ZDNet UK's IT Priorities Conference kicked off today by focusing on the perennial problem of IT security and hacking -- one of the top five IT Priorities identified by readers as a major issue over the next three months.
Keynote speaker Martin Smith of the Security Company started proceedings at the one-day conference in London's Park Lane Sheraton by claiming that a lot of mainstream IT security solutions lure people into a false sense of security.
"There are some real bad boys out there and we are not ready for them," said Smith. "Security is not about IT, but about information security. There are some real problems, but no one ever does anything about them."
Smith, who has worked in counter-terrorism, said a lot the problems stem the way that company board members -- mostly from an older generation than the technologists within a company -- think about security.
"For me computers are a second language" said Smith. "And it's people my age who are running business. We are terrible at IT because we are ignorant and there are no IT managers on the board."
High-level management support was of key concern to Smith. He highlighted that more IT managers need to sit in boardroom meetings: "IT is never represented at the board. IT gurus are never really considered to be 'one of us', but one of the troops. You need to find a champion on the board.
Smith also tackled the issue of risk analysis and said that if managed properly, risk could be eliminated if companies focused on vulnerabilities.
He also attacked security vendors for promoting fear and hyping the threat. "It is indecently dishonest the way IT security companies talk about hype and solutions", said Smith. "I'm not saying all vendors are dishonest, but look at InfoSec, there are thousands of solutions. But all you really need to look at is half a dozen technologies."
Smith said that 80 percent of threats came down to things like patch management and system errors. 'Sexy' threats like phishing, viruses and cyberwarfare were secondary problems, he added.
In his conclusion Smith said that companies had the capability to conquer security problems.
"The right conditions now exist and we can do this", said Smith. "But the bad news is that most organisations believe they already have good security in place. I know how vulnerable people are because I test them."
"We as an industry have to be more focussed and avoid looking at technology solution when it is the bleeding obvious that always catches us out. And you'll do it by going back to basics."

• _Activity list_:
a – Print the part of the conference report that opens with the words containing "Smith also tackled" and closes with "problems, he added.", copying it word for word.
b – Decide whether each statement agrees with the conference report, answering yes or no and quoting the words that settle it: (i) Smith has a background in counter-terrorism. (ii) The conference lasted three days. (iii) Smith called phishing and viruses the main threats.

• _Recorded information_:

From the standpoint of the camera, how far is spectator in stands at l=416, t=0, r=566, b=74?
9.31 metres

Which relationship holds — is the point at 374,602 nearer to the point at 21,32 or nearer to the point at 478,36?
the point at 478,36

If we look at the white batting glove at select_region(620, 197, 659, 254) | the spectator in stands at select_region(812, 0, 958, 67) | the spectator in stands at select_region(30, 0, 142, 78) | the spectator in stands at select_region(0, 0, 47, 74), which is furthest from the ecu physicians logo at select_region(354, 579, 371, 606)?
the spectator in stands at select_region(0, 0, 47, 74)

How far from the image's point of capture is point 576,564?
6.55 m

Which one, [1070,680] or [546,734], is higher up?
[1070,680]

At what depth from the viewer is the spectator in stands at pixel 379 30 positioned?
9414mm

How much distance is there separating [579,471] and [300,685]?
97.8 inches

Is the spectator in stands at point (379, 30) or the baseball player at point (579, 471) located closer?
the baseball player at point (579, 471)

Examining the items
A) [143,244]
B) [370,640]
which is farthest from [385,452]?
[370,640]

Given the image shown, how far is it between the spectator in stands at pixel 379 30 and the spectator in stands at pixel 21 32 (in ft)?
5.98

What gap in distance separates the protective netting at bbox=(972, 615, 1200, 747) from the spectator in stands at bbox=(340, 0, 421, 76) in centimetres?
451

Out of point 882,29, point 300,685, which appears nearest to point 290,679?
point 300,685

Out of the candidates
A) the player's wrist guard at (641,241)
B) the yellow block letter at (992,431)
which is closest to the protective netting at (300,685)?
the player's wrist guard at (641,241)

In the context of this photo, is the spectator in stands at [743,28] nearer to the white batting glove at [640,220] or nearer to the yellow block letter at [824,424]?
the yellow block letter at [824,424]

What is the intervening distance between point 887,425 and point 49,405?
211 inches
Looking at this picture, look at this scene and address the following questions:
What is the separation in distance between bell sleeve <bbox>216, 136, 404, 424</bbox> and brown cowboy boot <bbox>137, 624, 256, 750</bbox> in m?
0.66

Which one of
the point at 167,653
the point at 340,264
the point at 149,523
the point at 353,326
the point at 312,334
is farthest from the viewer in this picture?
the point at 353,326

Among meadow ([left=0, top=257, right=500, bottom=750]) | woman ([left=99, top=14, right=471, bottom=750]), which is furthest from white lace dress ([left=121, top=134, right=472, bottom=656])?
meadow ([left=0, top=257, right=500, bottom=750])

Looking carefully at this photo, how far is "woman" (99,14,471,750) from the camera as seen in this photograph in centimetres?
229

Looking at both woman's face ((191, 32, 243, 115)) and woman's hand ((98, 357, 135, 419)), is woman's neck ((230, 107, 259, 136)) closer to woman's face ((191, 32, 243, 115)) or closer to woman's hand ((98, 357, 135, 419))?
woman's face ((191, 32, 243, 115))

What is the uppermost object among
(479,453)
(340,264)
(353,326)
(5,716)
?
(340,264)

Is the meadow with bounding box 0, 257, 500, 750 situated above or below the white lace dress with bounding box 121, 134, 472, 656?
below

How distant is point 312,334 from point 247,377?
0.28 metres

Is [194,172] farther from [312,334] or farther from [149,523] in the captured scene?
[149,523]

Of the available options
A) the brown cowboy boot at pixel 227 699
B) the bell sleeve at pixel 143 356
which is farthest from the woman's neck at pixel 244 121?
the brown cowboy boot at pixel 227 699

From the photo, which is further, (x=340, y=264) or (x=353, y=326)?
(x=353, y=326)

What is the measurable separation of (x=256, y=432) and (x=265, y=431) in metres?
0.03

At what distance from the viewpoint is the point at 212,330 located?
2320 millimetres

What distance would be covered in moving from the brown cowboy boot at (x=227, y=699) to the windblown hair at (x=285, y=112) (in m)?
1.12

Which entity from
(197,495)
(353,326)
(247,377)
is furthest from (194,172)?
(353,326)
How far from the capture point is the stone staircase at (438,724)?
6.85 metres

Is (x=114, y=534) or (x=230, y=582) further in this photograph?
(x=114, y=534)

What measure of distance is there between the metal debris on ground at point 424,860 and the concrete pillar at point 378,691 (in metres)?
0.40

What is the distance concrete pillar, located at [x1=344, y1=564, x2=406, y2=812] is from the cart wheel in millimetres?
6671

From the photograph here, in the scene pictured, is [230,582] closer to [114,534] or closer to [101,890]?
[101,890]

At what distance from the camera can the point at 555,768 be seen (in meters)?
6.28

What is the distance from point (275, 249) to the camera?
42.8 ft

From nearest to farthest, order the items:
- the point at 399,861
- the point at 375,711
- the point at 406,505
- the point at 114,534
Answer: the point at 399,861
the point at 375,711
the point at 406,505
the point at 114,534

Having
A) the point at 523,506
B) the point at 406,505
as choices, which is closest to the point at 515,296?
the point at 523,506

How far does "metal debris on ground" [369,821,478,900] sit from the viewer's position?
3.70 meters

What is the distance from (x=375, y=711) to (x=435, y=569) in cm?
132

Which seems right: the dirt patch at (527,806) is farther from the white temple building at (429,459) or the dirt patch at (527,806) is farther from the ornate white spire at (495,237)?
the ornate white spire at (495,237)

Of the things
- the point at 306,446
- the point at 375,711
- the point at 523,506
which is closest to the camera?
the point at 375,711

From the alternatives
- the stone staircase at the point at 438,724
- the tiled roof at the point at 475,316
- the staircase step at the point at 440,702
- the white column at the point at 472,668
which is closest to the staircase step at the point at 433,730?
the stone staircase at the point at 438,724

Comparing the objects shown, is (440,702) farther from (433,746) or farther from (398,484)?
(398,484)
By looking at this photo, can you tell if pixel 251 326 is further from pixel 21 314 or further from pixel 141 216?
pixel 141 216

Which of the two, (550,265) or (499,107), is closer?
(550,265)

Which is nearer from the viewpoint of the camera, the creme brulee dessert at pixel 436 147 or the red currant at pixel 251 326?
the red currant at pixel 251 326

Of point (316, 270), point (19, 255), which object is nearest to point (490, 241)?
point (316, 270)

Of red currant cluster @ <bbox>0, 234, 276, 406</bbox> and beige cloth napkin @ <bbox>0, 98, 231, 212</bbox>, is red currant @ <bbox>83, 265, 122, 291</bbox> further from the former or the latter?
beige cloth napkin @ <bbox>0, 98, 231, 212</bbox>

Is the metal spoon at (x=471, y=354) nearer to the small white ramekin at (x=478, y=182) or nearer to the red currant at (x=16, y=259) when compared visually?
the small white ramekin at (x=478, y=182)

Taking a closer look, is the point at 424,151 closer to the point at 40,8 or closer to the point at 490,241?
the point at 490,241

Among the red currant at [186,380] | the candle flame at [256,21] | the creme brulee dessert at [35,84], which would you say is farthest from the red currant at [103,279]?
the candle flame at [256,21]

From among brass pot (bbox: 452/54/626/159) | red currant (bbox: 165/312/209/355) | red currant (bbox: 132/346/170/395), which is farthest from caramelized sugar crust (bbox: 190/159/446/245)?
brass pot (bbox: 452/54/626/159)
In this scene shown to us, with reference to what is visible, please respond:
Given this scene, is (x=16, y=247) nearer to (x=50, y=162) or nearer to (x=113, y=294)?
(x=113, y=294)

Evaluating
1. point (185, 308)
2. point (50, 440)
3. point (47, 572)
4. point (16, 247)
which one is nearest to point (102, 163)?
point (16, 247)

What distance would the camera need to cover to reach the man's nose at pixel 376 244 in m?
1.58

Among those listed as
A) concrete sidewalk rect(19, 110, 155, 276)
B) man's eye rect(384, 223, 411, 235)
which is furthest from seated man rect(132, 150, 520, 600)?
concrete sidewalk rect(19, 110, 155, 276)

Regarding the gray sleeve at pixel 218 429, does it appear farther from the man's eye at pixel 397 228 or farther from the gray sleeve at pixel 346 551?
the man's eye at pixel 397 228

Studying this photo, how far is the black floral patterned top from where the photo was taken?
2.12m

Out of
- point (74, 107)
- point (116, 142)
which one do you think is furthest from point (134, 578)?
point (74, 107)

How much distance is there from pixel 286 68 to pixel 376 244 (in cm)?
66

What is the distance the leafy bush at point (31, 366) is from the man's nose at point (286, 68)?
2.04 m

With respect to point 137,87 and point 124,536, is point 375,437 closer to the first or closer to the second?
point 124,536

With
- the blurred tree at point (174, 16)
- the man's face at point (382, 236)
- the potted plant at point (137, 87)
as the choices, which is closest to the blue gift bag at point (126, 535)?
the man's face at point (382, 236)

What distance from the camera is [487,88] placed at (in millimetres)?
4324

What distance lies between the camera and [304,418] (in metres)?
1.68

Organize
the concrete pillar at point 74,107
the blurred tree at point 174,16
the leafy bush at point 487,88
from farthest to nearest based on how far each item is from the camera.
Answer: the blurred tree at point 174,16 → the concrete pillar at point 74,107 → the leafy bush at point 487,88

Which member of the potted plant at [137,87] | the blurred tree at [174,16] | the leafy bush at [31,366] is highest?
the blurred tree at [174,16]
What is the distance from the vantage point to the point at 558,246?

• _Responses per task_:
a –
Smith also tackled the issue of risk analysis and said that if managed properly, risk could be eliminated if companies focused on vulnerabilities.
He also attacked security vendors for promoting fear and hyping the threat. "It is indecently dishonest the way IT security companies talk about hype and solutions", said Smith. "I'm not saying all vendors are dishonest, but look at InfoSec, there are thousands of solutions. But all you really need to look at is half a dozen technologies."
Smith said that 80 percent of threats came down to things like patch management and system errors. 'Sexy' threats like phishing, viruses and cyberwarfare were secondary problems, he added.

b –
(i) Yes: "Smith, who has worked in counter-terrorism"
(ii) No: "the one-day conference in London's Park Lane Sheraton"
(iii) No: "'Sexy' threats like phishing, viruses and cyberwarfare were secondary problems, he added."